BREXIT is pushing voters in Scotland towards backing independence, according to a major opinion poll published last night.

The survey found 38% of over-18s north of the Border were “more likely” to support the prospect compared to 25% who said they were “less likely” to back it. Some 31% said it made no difference to their view, while 6% said they did not know.

It also revealed that across the UK around half of voters – 46% – were unconcerned about Scotland deciding to leave the UK while 42% were not concerned if Northern Ireland joined the Republic.

While most voters across the UK thought Brexit would be bad for the economy, concerns were particularly acute in Scotland.

Some 54% of Scots thought leaving the EU would have a negative impact, compared to 44% in the UK as whole.

And just 21% of voters north of the Border believed quitting the bloc would have a positive effect n the economy, compared to 31% in the UK.
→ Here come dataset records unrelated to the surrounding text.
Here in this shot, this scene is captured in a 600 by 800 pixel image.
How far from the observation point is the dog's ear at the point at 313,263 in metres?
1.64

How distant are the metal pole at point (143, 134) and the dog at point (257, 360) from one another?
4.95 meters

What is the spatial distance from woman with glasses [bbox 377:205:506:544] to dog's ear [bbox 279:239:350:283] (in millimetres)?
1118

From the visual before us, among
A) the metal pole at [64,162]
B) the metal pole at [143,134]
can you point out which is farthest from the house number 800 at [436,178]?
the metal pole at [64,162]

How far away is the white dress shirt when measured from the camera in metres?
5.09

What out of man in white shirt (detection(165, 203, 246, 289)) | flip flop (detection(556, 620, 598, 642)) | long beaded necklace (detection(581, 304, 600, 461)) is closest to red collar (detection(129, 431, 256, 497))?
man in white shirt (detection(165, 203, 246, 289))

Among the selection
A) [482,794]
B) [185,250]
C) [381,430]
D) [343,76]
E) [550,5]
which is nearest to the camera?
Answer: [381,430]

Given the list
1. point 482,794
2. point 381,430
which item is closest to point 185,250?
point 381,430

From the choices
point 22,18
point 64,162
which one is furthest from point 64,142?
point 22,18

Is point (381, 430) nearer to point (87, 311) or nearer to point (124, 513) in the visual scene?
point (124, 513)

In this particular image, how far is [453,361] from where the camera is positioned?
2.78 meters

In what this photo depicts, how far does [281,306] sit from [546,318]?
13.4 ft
The poll was carried out by Survation, which interviewed 20,000 people online across every constituency in the UK between October 20 and November 2, making it the biggest independent survey of its kind on Brexit. The figures include a weighted total of 1,622 respondents in Scotland.
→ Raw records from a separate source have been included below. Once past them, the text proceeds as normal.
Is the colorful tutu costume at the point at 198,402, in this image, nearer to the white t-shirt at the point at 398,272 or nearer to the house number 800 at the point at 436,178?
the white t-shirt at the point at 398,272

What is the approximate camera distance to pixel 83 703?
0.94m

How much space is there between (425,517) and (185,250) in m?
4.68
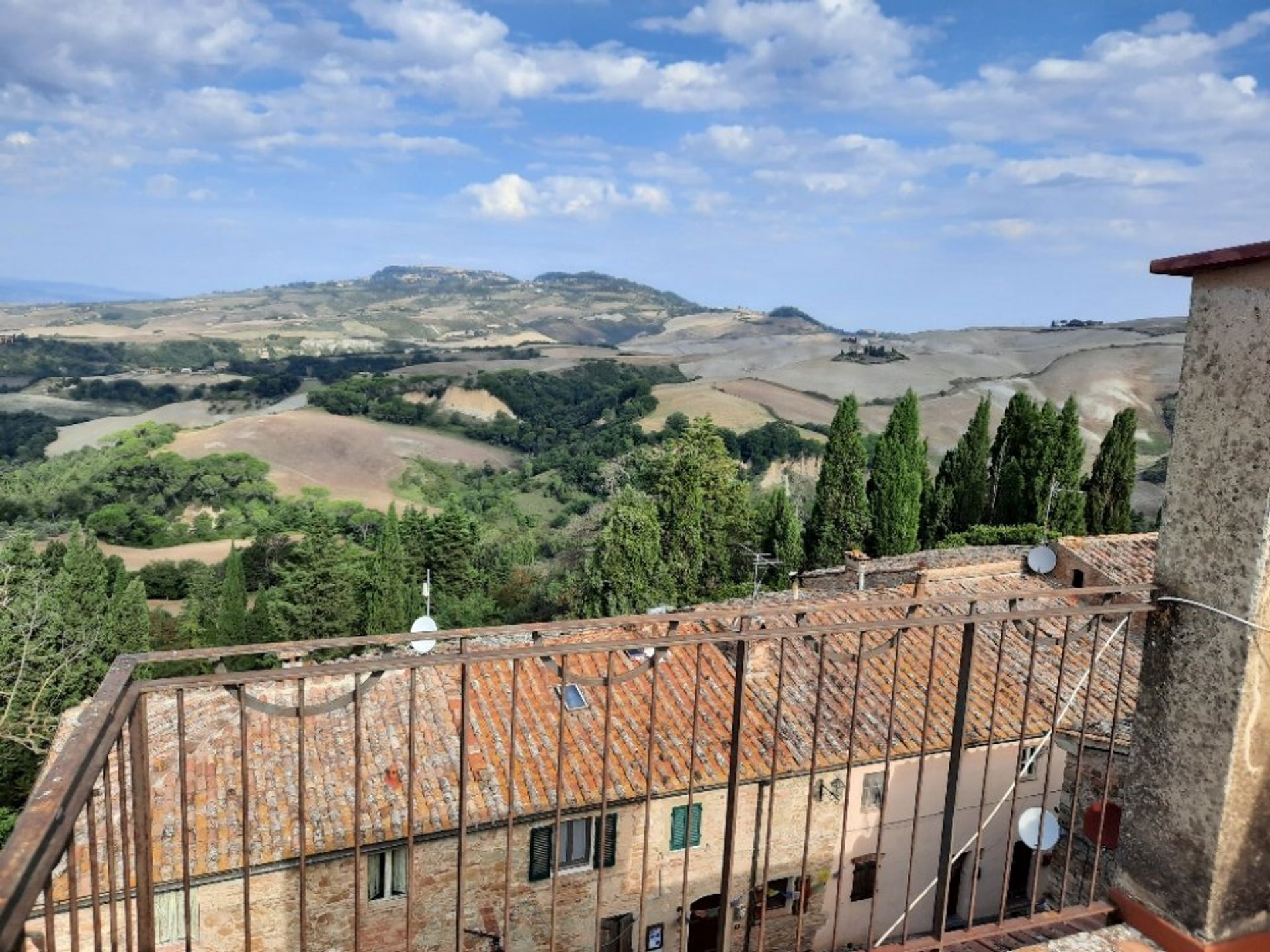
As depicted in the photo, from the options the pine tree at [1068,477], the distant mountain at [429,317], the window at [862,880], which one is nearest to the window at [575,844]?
the window at [862,880]

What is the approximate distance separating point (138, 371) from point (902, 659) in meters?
116

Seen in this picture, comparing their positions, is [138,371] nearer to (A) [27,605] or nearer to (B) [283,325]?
(B) [283,325]

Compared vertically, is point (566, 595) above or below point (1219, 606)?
below

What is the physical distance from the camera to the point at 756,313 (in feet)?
488

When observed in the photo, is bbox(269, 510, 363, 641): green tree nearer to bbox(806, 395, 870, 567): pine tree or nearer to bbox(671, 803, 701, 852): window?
bbox(806, 395, 870, 567): pine tree

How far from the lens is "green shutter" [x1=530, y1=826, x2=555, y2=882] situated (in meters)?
10.4

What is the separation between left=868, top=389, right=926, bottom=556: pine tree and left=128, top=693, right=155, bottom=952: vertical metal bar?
27828 mm

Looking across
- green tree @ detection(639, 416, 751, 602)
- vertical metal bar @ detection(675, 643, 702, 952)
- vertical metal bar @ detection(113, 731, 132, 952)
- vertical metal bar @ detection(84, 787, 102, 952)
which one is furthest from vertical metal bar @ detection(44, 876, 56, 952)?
green tree @ detection(639, 416, 751, 602)

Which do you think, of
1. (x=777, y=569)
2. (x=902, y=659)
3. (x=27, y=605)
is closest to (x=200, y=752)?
(x=902, y=659)

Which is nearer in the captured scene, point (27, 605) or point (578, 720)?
point (578, 720)

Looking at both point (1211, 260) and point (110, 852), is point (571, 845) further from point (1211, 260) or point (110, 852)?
point (1211, 260)

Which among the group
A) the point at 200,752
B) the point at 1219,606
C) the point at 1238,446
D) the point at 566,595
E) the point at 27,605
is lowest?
the point at 566,595

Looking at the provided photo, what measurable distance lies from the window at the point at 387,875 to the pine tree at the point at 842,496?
70.4 feet

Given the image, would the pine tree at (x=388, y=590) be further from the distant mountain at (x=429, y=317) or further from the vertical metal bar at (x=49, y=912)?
the distant mountain at (x=429, y=317)
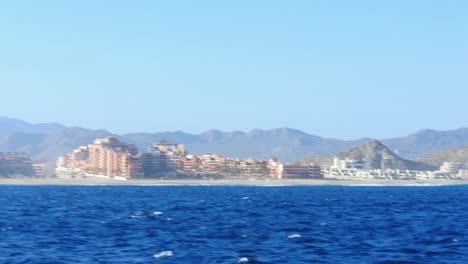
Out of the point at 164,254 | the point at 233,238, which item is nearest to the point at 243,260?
the point at 164,254

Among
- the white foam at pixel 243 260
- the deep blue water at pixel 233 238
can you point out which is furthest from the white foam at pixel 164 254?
the white foam at pixel 243 260

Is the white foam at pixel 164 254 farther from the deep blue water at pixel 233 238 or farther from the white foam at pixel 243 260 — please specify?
the white foam at pixel 243 260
It was commissioned by Channel 4 ahead of a live debate on Brexit last night. But the programme, titled Brexit: What The Nation Really Thinks, provoked controversy for failing to include a representative from the SNP, despite Labour and Tory politicians taking part.

Using the data collected in survey polling, analysts said they estimated the UK would now vote to remain in the EU by a majority of 54% to 46%. They also concluded 105 local authorities in the UK that saw a majority vote Leave in 2016 would now vote Remain.

The pollsters asked voters whether they thought former Foreign Secretary Boris Johnson, Labour leader Jeremy Corbyn and former Ukip leader Nigel Farage would secure a better deal with the EU than Theresa May. In Scotland Johnson commanded the lowest levels of confidence, with just 13% believing he would get a better deal – two points behind Farage.

Corbyn fared better, with 23% believing he would get a better deal than May, but 40% thought he would get a worse one.

However, across the UK the Labour leader failed to impress, with 46% believing he would do worse than the PM in the negotiations and only 24% thinking he would do better.

Voters were also quizzed on whether they thought immigration had had a positive effect on life in Britain, with 41% in the UK as a whole saying it had and 45% of Scots saying so.

The poll also revealed that 49% of voters in Scotland support a referendum with the choice of accepting Theresa May’s Brexit deal or remaining in the EU.

Nicola Sturgeon has backed a second EU referendum, with her party supporting the proposition at its conference last month.

However, since then SNP MP Pete Wishart and SNP MSP and former minister Alex Neil have raised concerns it could create a further obstacle to independence.

Commenting on the poll, Catherine Stihler, Labour MEP for Scotland and a pro-EU advocate, said: “This opinion poll confirms there is huge support for a people’s vote in Scotland. There are many different options for the ballot paper, but it’s significant that 49% of Scots support a referendum which gives voters the choice of remaining in the EU.

“Whatever Theresa May puts before her Cabinet, and whatever deal is eventually put to the Commons, there is no such thing as a good Brexit. It will decimate jobs and harm our economy.”